Only as an act of violence against thought does it have a chance. For the loss which resonates in the kitschy expression forgetfulness of being was no stroke of destiny but motivated. What is mourned, the legacy of the early archai [Greek: ancient, old], melted away from the consciousness, which wrenched itself away from nature.

That said, Heidegger is responding to a real defectiveness:

The society, according to whose own concept the relations of human beings are to be founded in freedom, without freedom being realized to this day, is as paralyzed as defective. In the universal exchange-relationship all qualitative moments are flattened out, whose epitome could be something like a structure.

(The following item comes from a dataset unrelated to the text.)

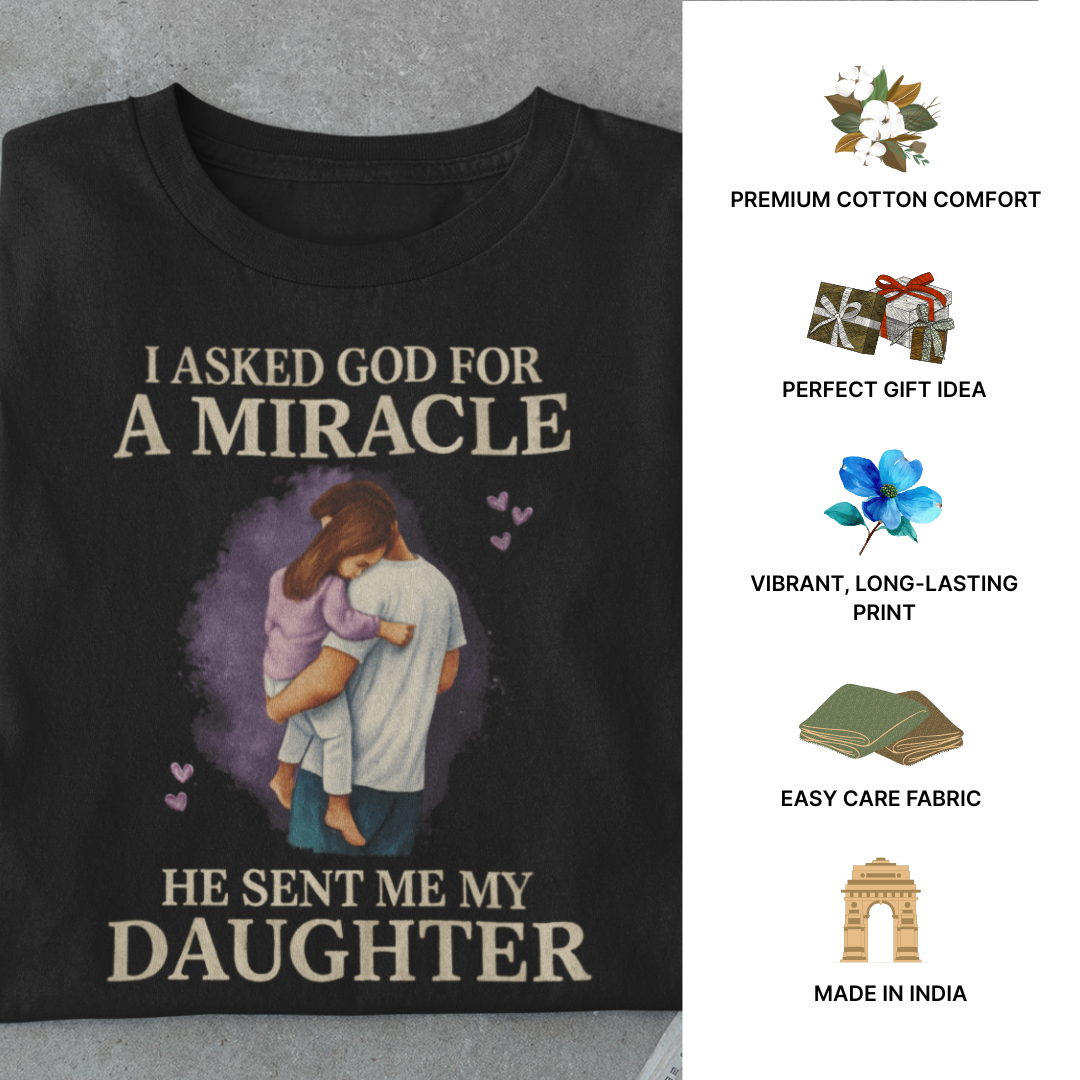 Miracle Daughters T-Shirt – Dad with Two Girls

But although Heidegger’s philosophy is responding to this defectiveness, or in H’s terms this loss, its response is a bad one:

Even the ontological drafts feel this, projecting it onto the victims, the subjects, and frantically drowning out the apprehension of objective negativity by means of the tidings of order in itself, all the way to the most abstract one of all, the structure of being.

That is, the damage to human beings in modernity is blamed on human beings themselves, in their “forgetfulness of being” and the “inauthenticity” of das Man, thus obscuring the objective causes of alienation, anomie, etc.

Adorno ends by tying together the ideological function of Heidegger’s philosophy with Heidegger’s own political alignment. It’s notable that whenever he brings this up, he wants us to see that he has earned it. Here, he wants to show that Heidegger’s Nazi sympathies were not accidental and ugly excrescences on an otherwise innocent body of thought but in some sense constituted his thought.